■ The task ■
Records follow. Print exactly the lines from the one that has "Plusieurs pots de" through the one that has "Beautiful Model Sit On Sofa", inclusive, and omit the pictures.

■ Exercise data ■
§ §
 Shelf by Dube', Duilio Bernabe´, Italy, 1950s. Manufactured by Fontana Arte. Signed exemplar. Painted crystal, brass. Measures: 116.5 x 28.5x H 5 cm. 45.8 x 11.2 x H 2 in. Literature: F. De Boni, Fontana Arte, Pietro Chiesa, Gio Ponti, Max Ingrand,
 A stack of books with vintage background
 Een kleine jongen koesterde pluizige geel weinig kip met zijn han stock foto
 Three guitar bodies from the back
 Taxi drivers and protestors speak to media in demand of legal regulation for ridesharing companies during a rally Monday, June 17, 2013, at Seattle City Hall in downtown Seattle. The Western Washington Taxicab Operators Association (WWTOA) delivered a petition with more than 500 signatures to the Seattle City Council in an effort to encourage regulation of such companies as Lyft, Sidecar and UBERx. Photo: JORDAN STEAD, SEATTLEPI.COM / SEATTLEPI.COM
§ §
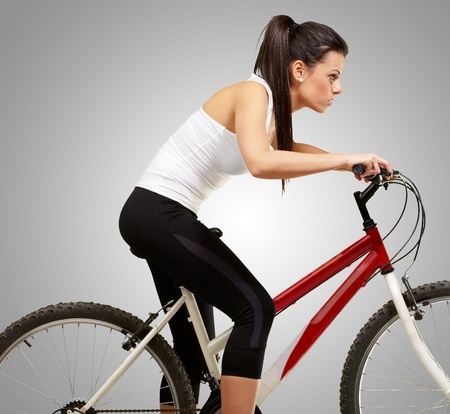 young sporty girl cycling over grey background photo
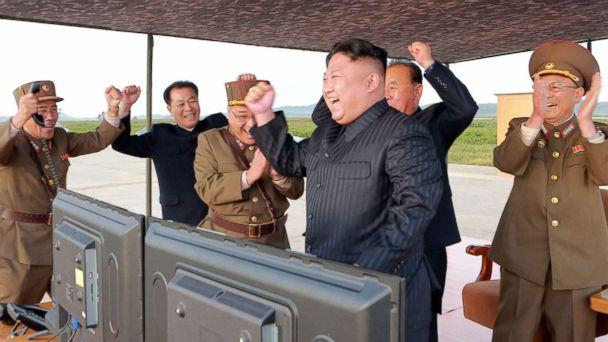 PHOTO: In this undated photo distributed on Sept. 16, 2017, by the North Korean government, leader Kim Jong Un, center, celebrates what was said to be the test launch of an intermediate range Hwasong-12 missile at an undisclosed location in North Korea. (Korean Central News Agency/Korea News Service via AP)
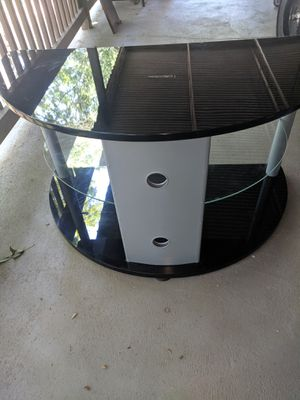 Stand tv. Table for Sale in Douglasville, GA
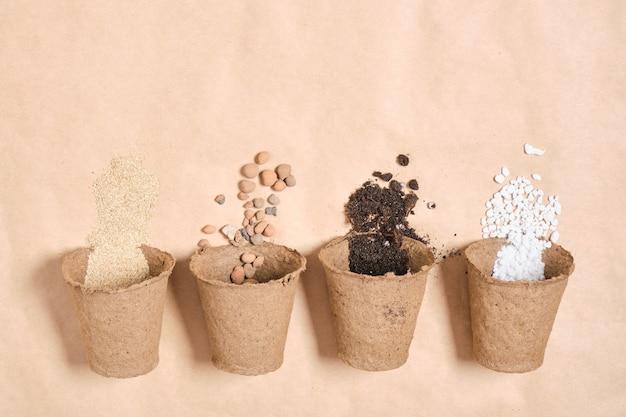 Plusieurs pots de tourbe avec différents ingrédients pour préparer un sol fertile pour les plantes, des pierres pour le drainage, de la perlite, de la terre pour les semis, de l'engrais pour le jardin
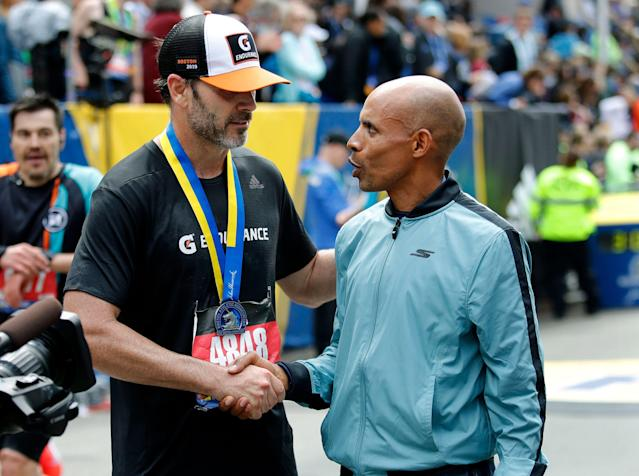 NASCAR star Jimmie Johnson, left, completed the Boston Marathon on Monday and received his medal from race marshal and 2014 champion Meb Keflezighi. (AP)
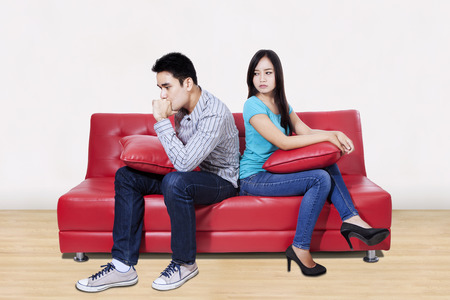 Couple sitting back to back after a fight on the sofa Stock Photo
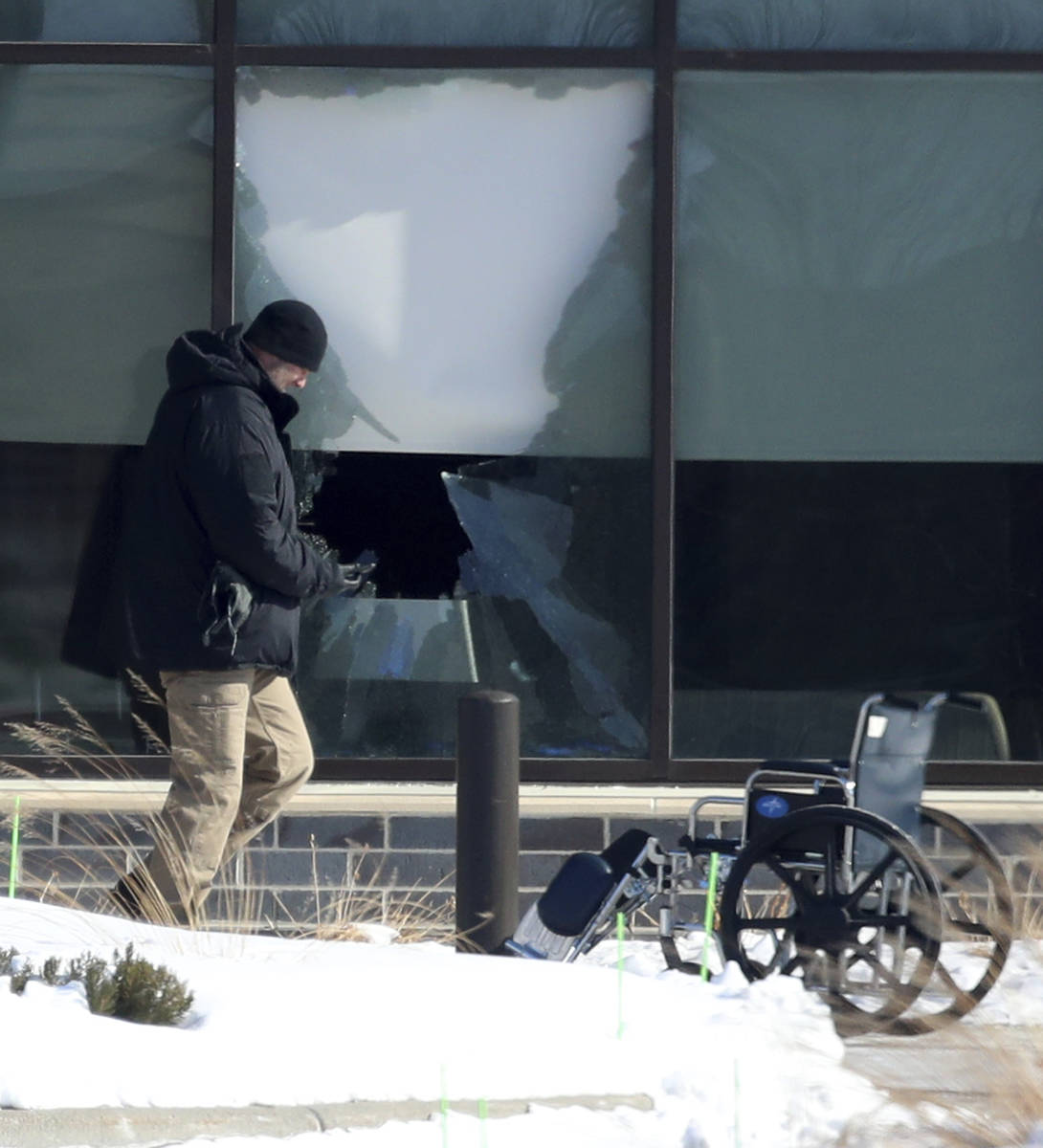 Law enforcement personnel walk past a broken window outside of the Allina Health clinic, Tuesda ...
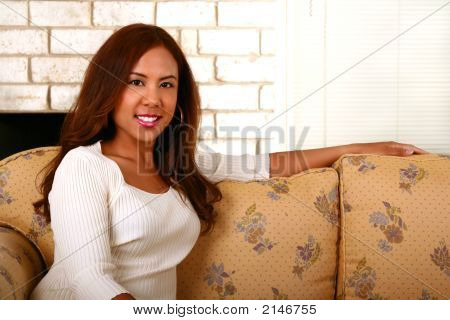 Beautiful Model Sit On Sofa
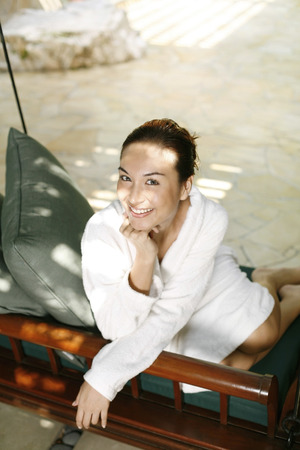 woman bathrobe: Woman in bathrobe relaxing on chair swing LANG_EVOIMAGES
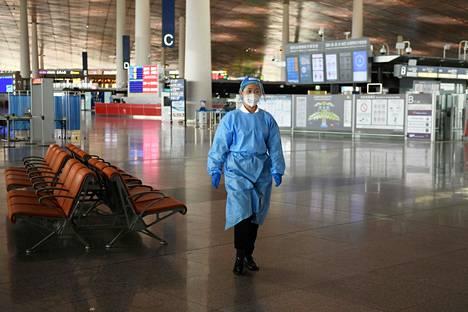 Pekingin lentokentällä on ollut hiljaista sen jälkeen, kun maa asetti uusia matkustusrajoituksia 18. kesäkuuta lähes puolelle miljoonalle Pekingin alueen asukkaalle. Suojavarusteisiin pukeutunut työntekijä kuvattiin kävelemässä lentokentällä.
§ §
■ Exercise answer ■
 Plusieurs pots de tourbe avec différents ingrédients pour préparer un sol fertile pour les plantes, des pierres pour le drainage, de la perlite, de la terre pour les semis, de l'engrais pour le jardin
 NASCAR star Jimmie Johnson, left, completed the Boston Marathon on Monday and received his medal from race marshal and 2014 champion Meb Keflezighi. (AP)
 Couple sitting back to back after a fight on the sofa Stock Photo
 Law enforcement personnel walk past a broken window outside of the Allina Health clinic, Tuesda ...
 Beautiful Model Sit On Sofa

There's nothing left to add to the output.